The thermodynamic modeling of the phases quantitative relations in the process of the carbothermic -SiC synthesis

The unique properties of silicon carbide in the form of ultrafine powders make it widely used as various fillers and alloys modifiers, ceramic and metal-ceramic materials, protective coatings for various purposes. Currently, almost all ultrafine silicon carbide powder is obtained from α-SiC modification, synthesized by Acheson multistage technology. The current trend in the development of SiC synthesis technologies is aimed to obtain the silicon carbide powders from 3C-SiC(β) modification, which has more attractive characteristics. This aspect determines the research relevance, focused on the development and testing of effective production technologies of ultrafine powders from 3C-SiC(β) silicon carbide modification.

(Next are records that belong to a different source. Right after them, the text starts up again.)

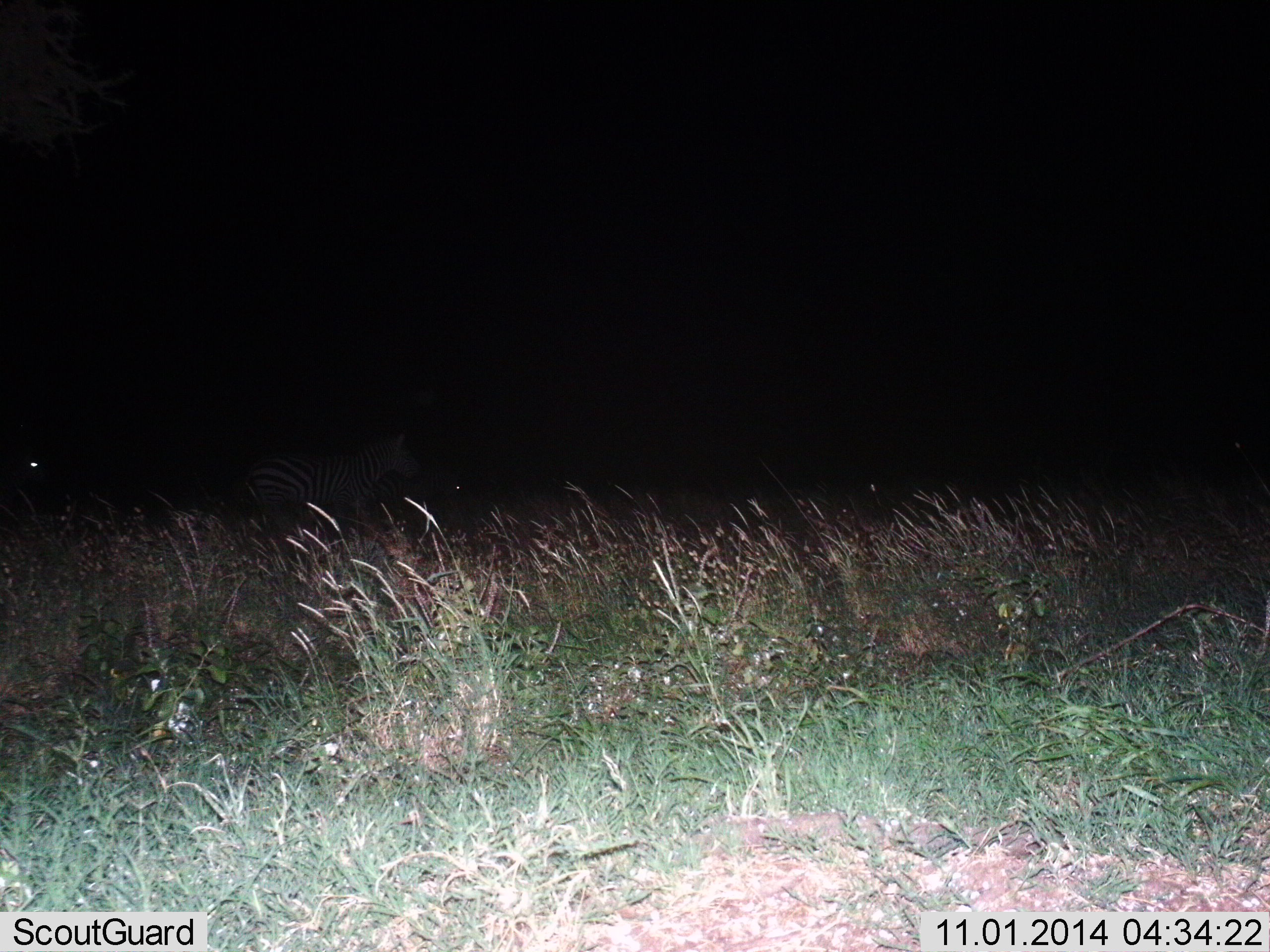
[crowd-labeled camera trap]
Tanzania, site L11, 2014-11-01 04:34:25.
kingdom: Animalia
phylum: Chordata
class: Mammalia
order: Perissodactyla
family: Equidae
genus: Equus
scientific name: Equus quagga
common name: plains zebra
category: zebra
Zebra (plains zebra) (Equus quagga), count 2. Behavior (volunteer vote fractions): standing 40%, resting 10%, moving 70%, interacting 0%. Young present (vote fraction): 0%. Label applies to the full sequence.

In this work, the thermodynamic modeling of phase equilibria are presented for Si-O-C system with C-SiO2 section in the temperature range 1400-1900 °C at different ratios of carbon and silicon oxide. For this calculations, the possible formation of gas phase and liquid silicon, carbon and silicon oxide in the system was taken into account. The ratios of main components, as well as the gases volume and composition formed during the synthesis are theoretically determined. In accordance to phase diagrams, the formation of gaseous interaction products is observed only at temperatures above 1514 °C. Carbon monoxide is determined as the main component of the gas mixture formed during the synthesis in the reaction zone. Other components of the gas mixture include silicon monoxide and carbon dioxide. The content of other components, among which silicon-containing ones prevail, is insignificant. With the ratio C/(SiO2+C) ≥ 0.37 in the gas phase, there is an abrupt decrease in the content of all impurity gases. The obtained data provide a theoretical basis for the selection of optimal conditions in order to form of a stable autonomous protective atmosphere during the carbothermal synthesis of 3C-SiC(β) silicon carbide modification. It provides a reliable theoretical basis of an energy-efficient carbothermal method for the synthesis of micro-dimensional SiC from pure natural quartz and graphite without the use of an external protective atmosphere.